Mermaid is a nice tool you can run locally to generate such sequence diagrams from simple text based syntax. When using Pandoc to generate documentation out of markdown file, you can even use mermaid-filter to embed mermaid code directly in your documentation and generate the diagrams on the fly when the markdown is rendered to html or pdf.
However, manually writing those sequence diagrams can be a quite repetitive and boring task when documenting a large number of call flows. Therefore, this tool aims to help automizing this process by letting you do an actual SIP call (or registration, or any other SIP scenario), capture a pcap file using tcpdump while doing so, then generate the sequence diagram automatically using this pcap call trace. What's left is pasting it into your documentation, and potentially annotating it with some notes.
$ sudo apt install libnet-pcap-perl libnetpacket-perl libnet-sip-perl
$ sudo yum install libpcap-devel \
# or any other way to install the libpcap development package
$ sudo cpan -i Carton
$ carton install
Usage: ./pcap2mermaid.pl <input.pcap> <output.txt> [mapping string]
PERL5LIB=./lib:./local/lib/perl5 ./pcap2mermaid.pl \
/tmp/test.pcap /tmp/out.txt \
"10.15.17.98:46849=DUT,10.15.17.237:5060=SSW"
To quickly verify the result without installing mermaid, you can use the mermaid live editor where you can paste the output of the tool for a preview.
Eventually, you might want to Install the mermaid-cli for a quick test, then execute:
$ cat /tmp/mermaid-config.json
{
"theme": "forest",
"themeCSS": "",
"cloneCssStyles": false,
"sequence": {
"mirrorActors": false,
"useMaxWidth": false
}
}
$ mmdc -i /tmp/out.txt -o /tmp/out.svg -c /tmp/mermaid-config.json
A final solution would also integrate the mermaid-filter to the documentation generation tool-chain, which is out of scope of this document.

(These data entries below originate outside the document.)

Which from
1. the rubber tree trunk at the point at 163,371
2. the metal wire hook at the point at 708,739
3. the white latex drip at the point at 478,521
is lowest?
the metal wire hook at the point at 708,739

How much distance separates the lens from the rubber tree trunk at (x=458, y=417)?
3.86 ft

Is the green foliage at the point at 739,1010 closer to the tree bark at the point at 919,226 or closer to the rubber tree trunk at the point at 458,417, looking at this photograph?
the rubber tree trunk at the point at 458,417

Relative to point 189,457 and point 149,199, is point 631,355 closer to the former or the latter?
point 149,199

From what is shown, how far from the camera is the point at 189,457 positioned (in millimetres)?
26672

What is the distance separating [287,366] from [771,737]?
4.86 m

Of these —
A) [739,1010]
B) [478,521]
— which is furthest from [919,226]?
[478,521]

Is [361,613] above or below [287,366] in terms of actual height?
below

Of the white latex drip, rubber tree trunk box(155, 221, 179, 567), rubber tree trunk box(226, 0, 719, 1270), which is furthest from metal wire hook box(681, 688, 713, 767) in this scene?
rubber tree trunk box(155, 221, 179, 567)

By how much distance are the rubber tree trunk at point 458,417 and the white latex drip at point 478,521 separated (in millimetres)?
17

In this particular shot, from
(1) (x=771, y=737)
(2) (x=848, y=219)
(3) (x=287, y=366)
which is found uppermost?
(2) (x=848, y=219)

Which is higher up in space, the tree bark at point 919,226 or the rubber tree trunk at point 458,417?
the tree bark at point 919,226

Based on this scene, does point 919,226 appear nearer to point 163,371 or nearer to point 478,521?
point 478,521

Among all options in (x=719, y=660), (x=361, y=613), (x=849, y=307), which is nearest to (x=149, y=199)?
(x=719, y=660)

The tool only considers packets from or to port 5060 hardcodedly. If you want to capture traffic between different ports, you have to adapt the variable $filter_string, which is in standard pcap filter syntax.
Also note that all provisional responses with a response code smaller than 180 are automatically ignored. To change this behavior, the $skip_provisional variable must be set to 0.
If no optional mapping string argument is given, every single leg of
all SIP packets are displayed. The name of the endpoints are the
<ip>:<port> tuples. This can take a long time.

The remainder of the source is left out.